### TASK INSTRUCTIONS
Send back the entries below exactly as they appear.

Start DATASET EXTRACT

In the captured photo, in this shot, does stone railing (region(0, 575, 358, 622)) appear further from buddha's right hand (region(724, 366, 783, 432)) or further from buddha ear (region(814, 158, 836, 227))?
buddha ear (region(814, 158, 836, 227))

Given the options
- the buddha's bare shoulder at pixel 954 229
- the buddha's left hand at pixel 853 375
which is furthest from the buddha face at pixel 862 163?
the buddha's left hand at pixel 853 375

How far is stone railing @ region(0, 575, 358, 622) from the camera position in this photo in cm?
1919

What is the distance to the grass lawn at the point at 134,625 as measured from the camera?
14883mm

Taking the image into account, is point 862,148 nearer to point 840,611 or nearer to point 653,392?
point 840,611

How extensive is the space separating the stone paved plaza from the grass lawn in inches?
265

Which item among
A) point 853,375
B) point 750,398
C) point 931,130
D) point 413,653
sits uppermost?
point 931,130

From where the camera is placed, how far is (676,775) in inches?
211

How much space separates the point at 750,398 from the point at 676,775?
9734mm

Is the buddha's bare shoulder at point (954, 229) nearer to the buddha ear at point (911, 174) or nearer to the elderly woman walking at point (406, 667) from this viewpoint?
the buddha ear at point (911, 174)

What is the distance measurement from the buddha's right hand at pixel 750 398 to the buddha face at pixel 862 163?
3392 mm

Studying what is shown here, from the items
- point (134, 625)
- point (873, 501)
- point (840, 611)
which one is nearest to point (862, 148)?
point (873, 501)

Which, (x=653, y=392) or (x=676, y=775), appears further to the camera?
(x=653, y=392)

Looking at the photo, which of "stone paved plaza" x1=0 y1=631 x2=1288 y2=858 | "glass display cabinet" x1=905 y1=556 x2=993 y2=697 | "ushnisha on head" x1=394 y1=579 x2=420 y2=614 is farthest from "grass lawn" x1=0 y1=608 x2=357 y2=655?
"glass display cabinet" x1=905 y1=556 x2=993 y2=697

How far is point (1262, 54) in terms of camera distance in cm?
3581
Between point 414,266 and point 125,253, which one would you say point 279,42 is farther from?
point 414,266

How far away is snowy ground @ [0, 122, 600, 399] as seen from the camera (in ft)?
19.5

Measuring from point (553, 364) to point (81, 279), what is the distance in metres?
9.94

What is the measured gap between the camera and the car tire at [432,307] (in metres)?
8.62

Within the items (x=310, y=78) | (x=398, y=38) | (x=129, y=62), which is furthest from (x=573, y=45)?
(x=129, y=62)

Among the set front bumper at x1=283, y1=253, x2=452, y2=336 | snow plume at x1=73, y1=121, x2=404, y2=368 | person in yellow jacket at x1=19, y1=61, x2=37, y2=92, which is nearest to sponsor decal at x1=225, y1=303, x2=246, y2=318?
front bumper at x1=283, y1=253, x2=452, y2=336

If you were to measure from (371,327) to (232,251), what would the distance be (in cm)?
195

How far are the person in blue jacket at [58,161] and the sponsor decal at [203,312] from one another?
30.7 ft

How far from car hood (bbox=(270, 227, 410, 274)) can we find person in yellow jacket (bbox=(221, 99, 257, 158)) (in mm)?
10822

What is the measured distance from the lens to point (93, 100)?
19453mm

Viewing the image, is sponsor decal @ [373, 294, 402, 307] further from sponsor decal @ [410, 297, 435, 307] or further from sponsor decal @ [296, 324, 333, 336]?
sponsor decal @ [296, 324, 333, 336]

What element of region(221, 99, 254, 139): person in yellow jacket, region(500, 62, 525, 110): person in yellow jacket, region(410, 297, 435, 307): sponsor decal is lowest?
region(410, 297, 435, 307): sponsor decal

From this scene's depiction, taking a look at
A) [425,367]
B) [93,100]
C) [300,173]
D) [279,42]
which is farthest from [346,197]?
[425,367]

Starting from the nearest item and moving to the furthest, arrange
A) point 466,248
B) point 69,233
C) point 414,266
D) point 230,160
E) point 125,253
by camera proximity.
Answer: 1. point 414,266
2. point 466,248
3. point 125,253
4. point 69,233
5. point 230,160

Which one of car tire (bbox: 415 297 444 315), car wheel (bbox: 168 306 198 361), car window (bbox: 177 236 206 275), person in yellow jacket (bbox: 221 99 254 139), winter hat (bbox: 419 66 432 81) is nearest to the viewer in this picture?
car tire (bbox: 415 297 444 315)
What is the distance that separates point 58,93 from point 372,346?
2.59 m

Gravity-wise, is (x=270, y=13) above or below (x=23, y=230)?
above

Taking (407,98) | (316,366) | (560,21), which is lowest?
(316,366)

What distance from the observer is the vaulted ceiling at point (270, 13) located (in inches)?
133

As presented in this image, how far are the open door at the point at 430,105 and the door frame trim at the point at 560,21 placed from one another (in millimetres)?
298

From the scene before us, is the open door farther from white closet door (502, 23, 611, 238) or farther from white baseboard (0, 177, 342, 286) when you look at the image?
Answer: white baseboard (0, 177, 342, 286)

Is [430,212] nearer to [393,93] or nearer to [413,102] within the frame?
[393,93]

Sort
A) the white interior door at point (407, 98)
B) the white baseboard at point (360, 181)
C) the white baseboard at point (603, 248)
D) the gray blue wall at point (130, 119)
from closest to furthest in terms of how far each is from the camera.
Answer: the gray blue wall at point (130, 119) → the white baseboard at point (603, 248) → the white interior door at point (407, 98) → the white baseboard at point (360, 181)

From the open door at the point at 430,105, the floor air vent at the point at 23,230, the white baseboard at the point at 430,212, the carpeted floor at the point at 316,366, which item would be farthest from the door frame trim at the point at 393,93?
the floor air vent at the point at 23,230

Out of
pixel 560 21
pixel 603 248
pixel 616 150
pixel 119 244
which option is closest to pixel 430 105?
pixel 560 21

End DATASET EXTRACT

### TASK RESULT
In the captured photo, in this shot, does stone railing (region(0, 575, 358, 622)) appear further from buddha's right hand (region(724, 366, 783, 432)) or further from buddha ear (region(814, 158, 836, 227))?
buddha ear (region(814, 158, 836, 227))

Given the options
- the buddha's bare shoulder at pixel 954 229
- the buddha's left hand at pixel 853 375
which is furthest from the buddha face at pixel 862 163?
the buddha's left hand at pixel 853 375

How far is stone railing @ region(0, 575, 358, 622) from the camera position in this photo in cm?
1919

What is the distance to the grass lawn at the point at 134,625 as measured from the camera?
14883mm

Taking the image into account, is point 862,148 nearer to point 840,611 or nearer to point 653,392?
point 840,611

How extensive is the space separating the stone paved plaza from the grass lawn in inches?
265

Which item among
A) point 853,375
B) point 750,398
C) point 931,130
D) point 413,653
sits uppermost?
point 931,130

From where the camera is placed, how far is (676,775) in inches?
211

How much space separates the point at 750,398 from the point at 676,775?
9734mm

Is the buddha's bare shoulder at point (954, 229) nearer to the buddha ear at point (911, 174) or nearer to the elderly woman walking at point (406, 667) from this viewpoint?
the buddha ear at point (911, 174)

What is the distance measurement from the buddha's right hand at pixel 750 398 to the buddha face at pixel 862 163?
3392 mm

Studying what is shown here, from the items
- point (134, 625)
- point (873, 501)
- point (840, 611)
which one is nearest to point (862, 148)?
point (873, 501)

Which, (x=653, y=392) or (x=676, y=775), appears further to the camera?
(x=653, y=392)

Looking at the photo, which of "stone paved plaza" x1=0 y1=631 x2=1288 y2=858 | "glass display cabinet" x1=905 y1=556 x2=993 y2=697 | "ushnisha on head" x1=394 y1=579 x2=420 y2=614 is farthest from "grass lawn" x1=0 y1=608 x2=357 y2=655?
"glass display cabinet" x1=905 y1=556 x2=993 y2=697

How far is point (1262, 54) in terms of camera distance in cm?
3581
Between point 414,266 and point 125,253, which one would you say point 279,42 is farther from?
point 414,266

How far away is snowy ground @ [0, 122, 600, 399] as seen from the camera (in ft)?
19.5

Measuring from point (553, 364) to point (81, 279), what is the distance in metres?
9.94

What is the measured gap between the camera and the car tire at [432,307] (in metres)?
8.62

Within the items (x=310, y=78) | (x=398, y=38) | (x=129, y=62), which is furthest from (x=573, y=45)?
(x=129, y=62)

Among the set front bumper at x1=283, y1=253, x2=452, y2=336 | snow plume at x1=73, y1=121, x2=404, y2=368 | person in yellow jacket at x1=19, y1=61, x2=37, y2=92, which is nearest to sponsor decal at x1=225, y1=303, x2=246, y2=318?
front bumper at x1=283, y1=253, x2=452, y2=336

If you were to measure from (371,327) to (232,251), what would the distance be (in cm)?
195

How far are the person in blue jacket at [58,161] and the sponsor decal at [203,312] from one another?
30.7 ft

How far from car hood (bbox=(270, 227, 410, 274)) can we find person in yellow jacket (bbox=(221, 99, 257, 158)) (in mm)?
10822

What is the measured distance from the lens to point (93, 100)?
19453mm

Viewing the image, is sponsor decal @ [373, 294, 402, 307] further from sponsor decal @ [410, 297, 435, 307] or further from sponsor decal @ [296, 324, 333, 336]?
sponsor decal @ [296, 324, 333, 336]

What element of region(221, 99, 254, 139): person in yellow jacket, region(500, 62, 525, 110): person in yellow jacket, region(410, 297, 435, 307): sponsor decal is lowest?
region(410, 297, 435, 307): sponsor decal

From this scene's depiction, taking a look at
A) [425,367]
B) [93,100]
C) [300,173]
D) [279,42]
which is farthest from [346,197]?
[425,367]

Starting from the nearest item and moving to the furthest, arrange
A) point 466,248
B) point 69,233
C) point 414,266
D) point 230,160
E) point 125,253
by camera proximity.
Answer: 1. point 414,266
2. point 466,248
3. point 125,253
4. point 69,233
5. point 230,160

Which one of car tire (bbox: 415 297 444 315), car wheel (bbox: 168 306 198 361), car window (bbox: 177 236 206 275), person in yellow jacket (bbox: 221 99 254 139), winter hat (bbox: 419 66 432 81) is nearest to the viewer in this picture?
car tire (bbox: 415 297 444 315)
What is the distance that separates point 58,93 from point 372,346?
2.59 m

Gravity-wise, is (x=270, y=13) above or below (x=23, y=230)?
above

Taking (407,98) | (316,366) | (560,21), which is lowest?
(316,366)

What distance from the observer is the vaulted ceiling at point (270, 13) located (in inches)?
133

As presented in this image, how far are the open door at the point at 430,105 and the door frame trim at the point at 560,21 placed from one another (in millimetres)?
298

From the scene before us, is the open door farther from white closet door (502, 23, 611, 238) or farther from white baseboard (0, 177, 342, 286) when you look at the image?
Answer: white baseboard (0, 177, 342, 286)

Is [430,212] nearer to [393,93] or nearer to [413,102] within the frame?
[393,93]

Sort
A) the white interior door at point (407, 98)
B) the white baseboard at point (360, 181)
C) the white baseboard at point (603, 248)
D) the gray blue wall at point (130, 119)
from closest to furthest in terms of how far each is from the camera.
Answer: the gray blue wall at point (130, 119) → the white baseboard at point (603, 248) → the white interior door at point (407, 98) → the white baseboard at point (360, 181)

From the open door at the point at 430,105, the floor air vent at the point at 23,230, the white baseboard at the point at 430,212, the carpeted floor at the point at 316,366, which item would be farthest from the door frame trim at the point at 393,93?
the floor air vent at the point at 23,230

Out of
pixel 560 21
pixel 603 248
pixel 616 150
pixel 119 244
which option is closest to pixel 430 105?
pixel 560 21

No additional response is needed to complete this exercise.